Kohn1Moral wisdom comes from successful families, but won the hard way, passed from generation to generation.

      In his book The Last Farmer: An American Memoir, Howard Kohn revisits his boyhood Midwestern farm family after years away in big Northeastern cities. He is humbled to find a deep-seated moral core and common sense that have been embodied in strong-willed fathers, mothers, and grandparents in the area, qualities that are all but missing in the larger American society.

      “Halfway up the Lake Huron coast of Michigan is the Saginaw Valley, dug and silted by glaciers, and near the northern extreme of the valley, in a Germanic community, is the farm that Heinrich Kohn homesteaded and passed on to his son, Johann Kohn, who passed it to his son, Fredrick Kohn, who is my father,” says Howard.  Actually, he is not only chronicling the lives of German farm families throughout the Midwest—but immigrant-based rural lives in past generations, especially before television took over the job of teaching values.

      True, the Kohn family were stalwarts of their local church, but it was the father, not the minister, who saw that teachings were inculcated in the family.  The pioneer principle of self-reliance was the cornerstone upon which their independence was built.  The father, Frederick, wants to dispel “the commonly held idea that farmers are a cooperative good-neighbor bunch” who urge the stronger to rush to the assistance of the weaker:

     “I probably remember every dumb mistake, I ever made, and you know why?
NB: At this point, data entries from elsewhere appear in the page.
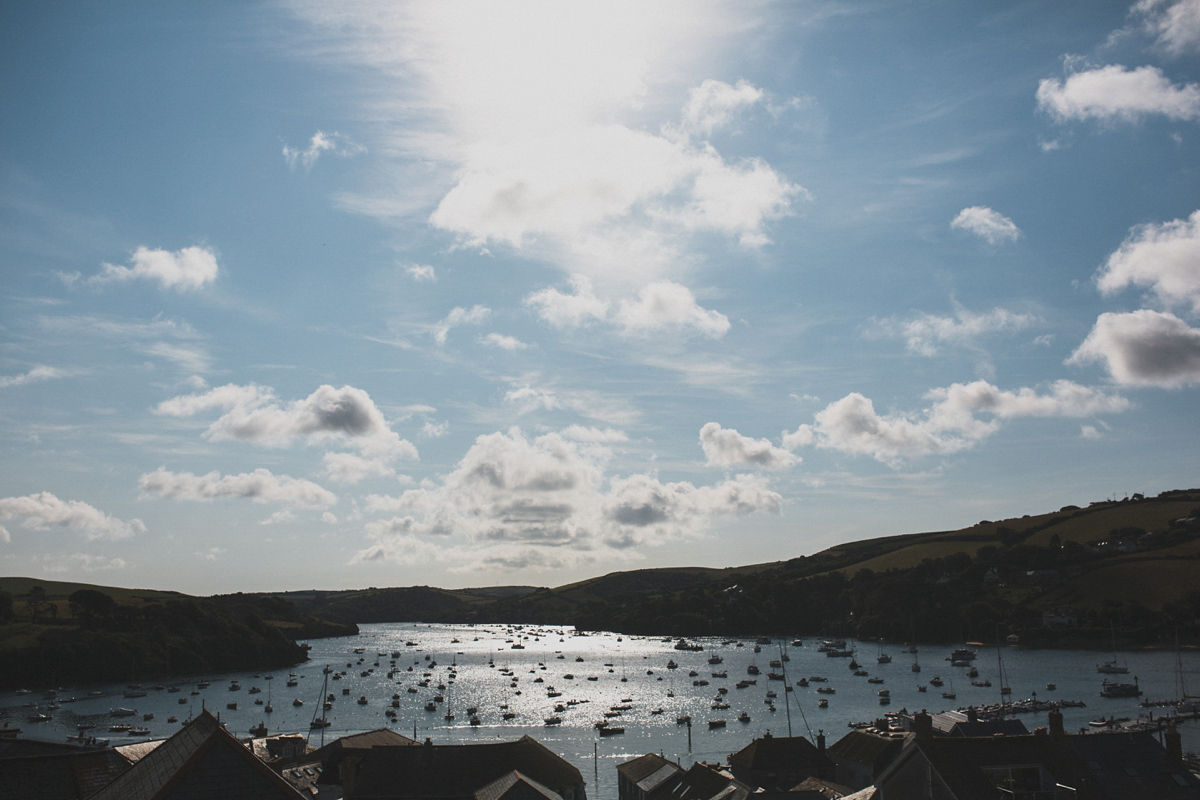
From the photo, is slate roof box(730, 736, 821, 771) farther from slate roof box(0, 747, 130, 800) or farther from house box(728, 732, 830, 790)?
slate roof box(0, 747, 130, 800)

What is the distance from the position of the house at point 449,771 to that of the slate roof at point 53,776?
22.1 m

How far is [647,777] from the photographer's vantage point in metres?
59.2

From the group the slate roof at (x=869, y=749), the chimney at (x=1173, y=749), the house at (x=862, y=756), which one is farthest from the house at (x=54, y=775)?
the chimney at (x=1173, y=749)

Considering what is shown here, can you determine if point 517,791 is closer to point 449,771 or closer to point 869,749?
point 449,771

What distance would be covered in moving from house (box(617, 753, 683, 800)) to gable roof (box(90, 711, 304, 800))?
4145 centimetres

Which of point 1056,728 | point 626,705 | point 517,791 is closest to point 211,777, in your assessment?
point 517,791

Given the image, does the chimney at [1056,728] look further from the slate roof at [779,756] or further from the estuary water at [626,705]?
the estuary water at [626,705]

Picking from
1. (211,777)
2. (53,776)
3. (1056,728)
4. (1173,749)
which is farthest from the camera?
(1173,749)

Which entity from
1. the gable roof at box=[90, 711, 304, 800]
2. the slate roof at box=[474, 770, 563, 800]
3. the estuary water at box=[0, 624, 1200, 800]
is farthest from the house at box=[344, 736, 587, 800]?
the estuary water at box=[0, 624, 1200, 800]

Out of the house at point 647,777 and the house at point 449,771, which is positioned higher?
the house at point 449,771

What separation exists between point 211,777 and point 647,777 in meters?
46.1

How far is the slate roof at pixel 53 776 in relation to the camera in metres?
26.1

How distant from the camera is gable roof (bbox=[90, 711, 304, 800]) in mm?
19281

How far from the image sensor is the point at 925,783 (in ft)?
116
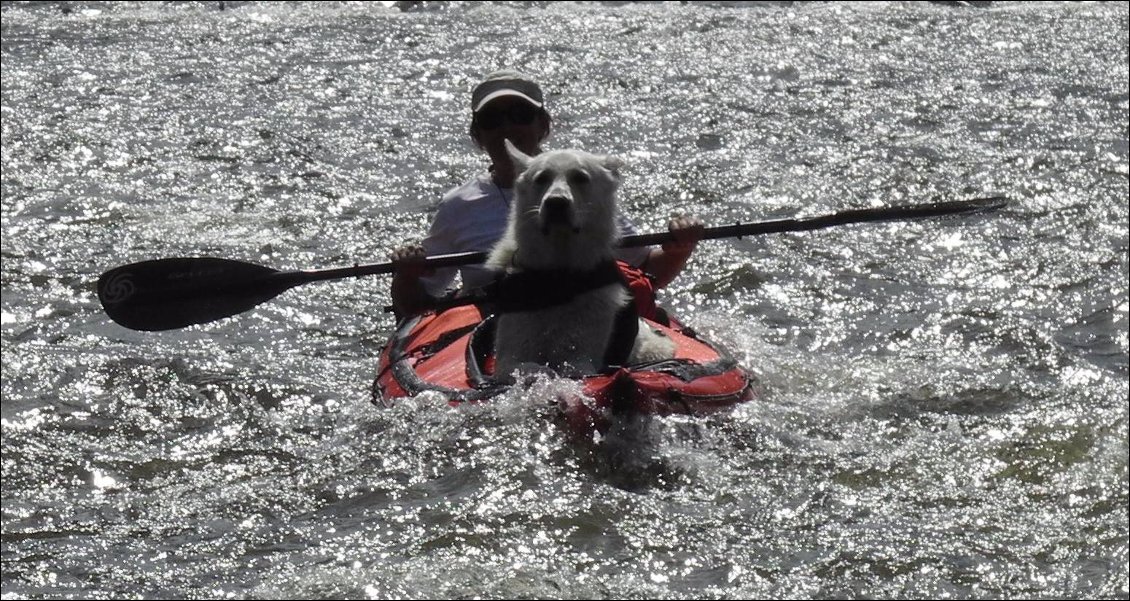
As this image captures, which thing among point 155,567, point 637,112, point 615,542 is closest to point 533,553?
point 615,542

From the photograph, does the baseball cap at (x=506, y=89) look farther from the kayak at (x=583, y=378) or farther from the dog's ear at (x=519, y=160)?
the kayak at (x=583, y=378)

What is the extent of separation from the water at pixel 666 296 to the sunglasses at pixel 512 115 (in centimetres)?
164

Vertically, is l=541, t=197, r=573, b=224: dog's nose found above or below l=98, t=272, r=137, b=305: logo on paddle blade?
above

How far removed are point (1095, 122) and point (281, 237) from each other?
7.60m

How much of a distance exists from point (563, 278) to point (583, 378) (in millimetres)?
485

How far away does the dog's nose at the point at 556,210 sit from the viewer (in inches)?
267

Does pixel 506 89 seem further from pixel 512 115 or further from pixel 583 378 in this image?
pixel 583 378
Because nobody came running over to bail me out,” he said.  “If it’s my mistake, it’s my responsibility, not Homer Dumont’s across the road.”
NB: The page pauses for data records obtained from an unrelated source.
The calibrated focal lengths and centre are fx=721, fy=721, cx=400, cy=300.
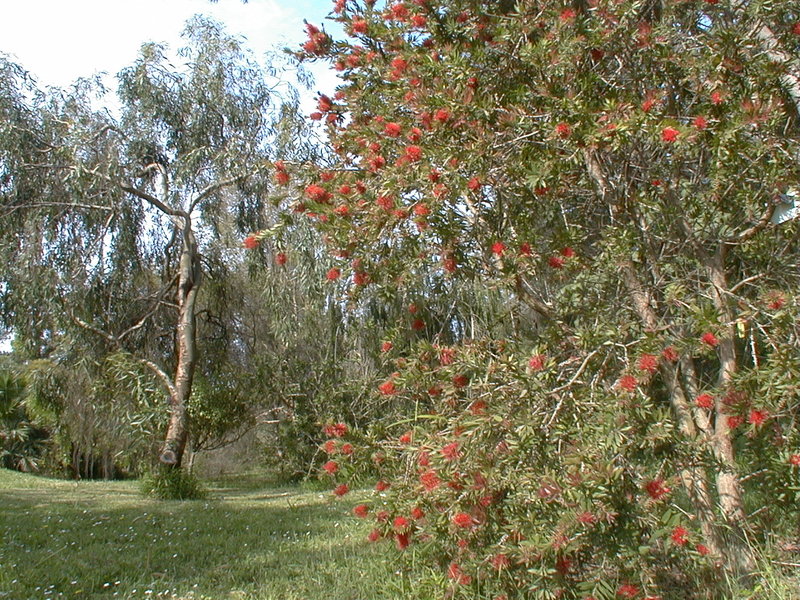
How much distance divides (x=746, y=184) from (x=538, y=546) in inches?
89.5

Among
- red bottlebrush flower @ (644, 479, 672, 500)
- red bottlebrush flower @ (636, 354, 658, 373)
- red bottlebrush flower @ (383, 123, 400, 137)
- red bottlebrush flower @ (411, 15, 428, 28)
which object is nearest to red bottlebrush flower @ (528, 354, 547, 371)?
red bottlebrush flower @ (636, 354, 658, 373)

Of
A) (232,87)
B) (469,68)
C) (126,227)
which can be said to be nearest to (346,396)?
(126,227)

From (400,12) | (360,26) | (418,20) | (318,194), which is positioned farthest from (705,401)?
(360,26)

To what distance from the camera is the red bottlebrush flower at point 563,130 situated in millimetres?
3301

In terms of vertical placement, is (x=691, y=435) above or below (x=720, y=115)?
below

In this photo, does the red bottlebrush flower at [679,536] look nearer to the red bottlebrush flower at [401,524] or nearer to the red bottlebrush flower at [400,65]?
the red bottlebrush flower at [401,524]

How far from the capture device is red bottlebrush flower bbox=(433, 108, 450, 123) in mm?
3510

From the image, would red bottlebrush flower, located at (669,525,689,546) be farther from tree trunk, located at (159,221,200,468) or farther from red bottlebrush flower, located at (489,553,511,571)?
tree trunk, located at (159,221,200,468)

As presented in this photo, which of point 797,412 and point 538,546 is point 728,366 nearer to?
point 797,412

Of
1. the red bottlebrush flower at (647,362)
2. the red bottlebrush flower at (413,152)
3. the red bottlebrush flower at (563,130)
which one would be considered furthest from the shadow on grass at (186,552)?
the red bottlebrush flower at (563,130)

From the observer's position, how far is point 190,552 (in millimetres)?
5215

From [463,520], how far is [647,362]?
0.99 meters

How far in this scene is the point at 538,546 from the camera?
279 cm

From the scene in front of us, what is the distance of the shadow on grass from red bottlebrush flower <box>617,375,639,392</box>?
1779 mm
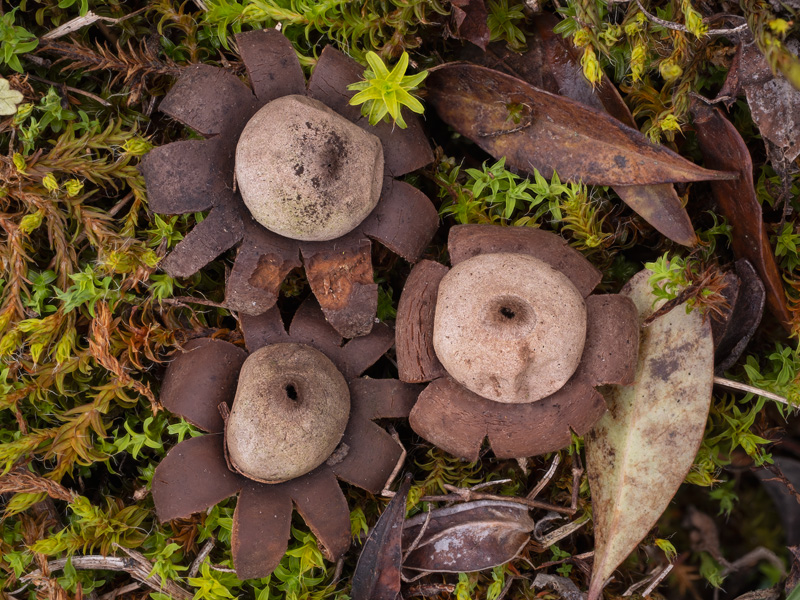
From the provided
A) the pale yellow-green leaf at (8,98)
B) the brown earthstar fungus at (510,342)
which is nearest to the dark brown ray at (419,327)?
the brown earthstar fungus at (510,342)

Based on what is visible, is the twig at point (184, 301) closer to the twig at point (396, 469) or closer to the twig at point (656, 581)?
the twig at point (396, 469)

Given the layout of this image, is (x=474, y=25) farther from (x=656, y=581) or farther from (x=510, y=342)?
(x=656, y=581)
      As the son explains, “This was his old argument, the high wall at the center of his philosophy…On the Kohn farm you were to understand early on that ‘paying for your mistakes’ was not metaphorical but real.  Laziness and stupidity had consequences.  The farm didn’t let you get away with anything.”

Kohn2     The father, now in his seventies, is skeptical and ashamed of how the weakest farmers are now buoyed up by government and charity-type relief agencies, such as the American Agriculture Movement, ”who elicit for farmers more public and congressional sympathy and, ultimately, to exhaust their moral capital.  In troubled times, the younger, modern farmers, he thought, were looking not to themselves but to the government.  Guaranteed loans, price supports, all manner of subsidies and bailouts had made modern farmers dependent and helpless, the fate of the chicken.”
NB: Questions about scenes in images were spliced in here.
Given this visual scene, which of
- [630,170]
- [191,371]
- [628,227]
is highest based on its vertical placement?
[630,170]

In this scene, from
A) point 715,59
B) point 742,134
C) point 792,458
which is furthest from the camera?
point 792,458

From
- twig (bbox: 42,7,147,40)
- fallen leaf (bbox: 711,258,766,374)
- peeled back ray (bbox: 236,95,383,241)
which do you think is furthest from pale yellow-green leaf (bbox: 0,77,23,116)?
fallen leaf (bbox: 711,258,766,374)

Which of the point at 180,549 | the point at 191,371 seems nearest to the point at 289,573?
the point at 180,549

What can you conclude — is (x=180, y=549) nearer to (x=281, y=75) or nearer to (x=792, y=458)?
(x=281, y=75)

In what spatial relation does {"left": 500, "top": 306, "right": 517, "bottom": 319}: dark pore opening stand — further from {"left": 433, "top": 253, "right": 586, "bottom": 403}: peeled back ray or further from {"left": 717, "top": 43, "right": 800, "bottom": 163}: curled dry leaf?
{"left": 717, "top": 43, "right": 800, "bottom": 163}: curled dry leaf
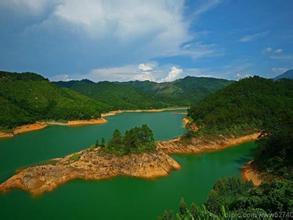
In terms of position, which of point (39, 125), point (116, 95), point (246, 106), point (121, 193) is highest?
point (116, 95)

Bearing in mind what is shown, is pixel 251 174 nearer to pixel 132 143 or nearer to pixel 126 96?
pixel 132 143

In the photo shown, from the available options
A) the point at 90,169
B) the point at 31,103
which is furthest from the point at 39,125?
the point at 90,169

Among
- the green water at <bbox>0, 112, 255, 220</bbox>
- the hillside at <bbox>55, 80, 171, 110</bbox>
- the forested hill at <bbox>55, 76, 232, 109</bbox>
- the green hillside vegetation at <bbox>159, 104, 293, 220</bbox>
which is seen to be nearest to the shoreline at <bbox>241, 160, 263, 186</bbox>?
the green hillside vegetation at <bbox>159, 104, 293, 220</bbox>

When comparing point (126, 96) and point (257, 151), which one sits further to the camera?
point (126, 96)

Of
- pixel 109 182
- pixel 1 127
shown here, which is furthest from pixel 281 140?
pixel 1 127

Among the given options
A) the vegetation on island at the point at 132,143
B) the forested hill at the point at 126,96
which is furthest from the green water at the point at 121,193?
the forested hill at the point at 126,96

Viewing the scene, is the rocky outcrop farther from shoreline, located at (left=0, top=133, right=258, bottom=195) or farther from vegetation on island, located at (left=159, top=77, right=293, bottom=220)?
vegetation on island, located at (left=159, top=77, right=293, bottom=220)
      Even worse, “Modern farmers had incorporated their family names so they could qualify for tax breaks, and so they could, in winter, draw unemployment wages.  To be paid for not working!”

      Unfortunately, almost no one reads books such as The Last Farmer to get ideas and opinions.  Few people live on farms and ranches these days, even in rural states, so the moral influence of earlier generations has been diluted by “human interest” stories in local newspapers and on television, where modern farming is portrayed by young city reporters fresh from college dorms.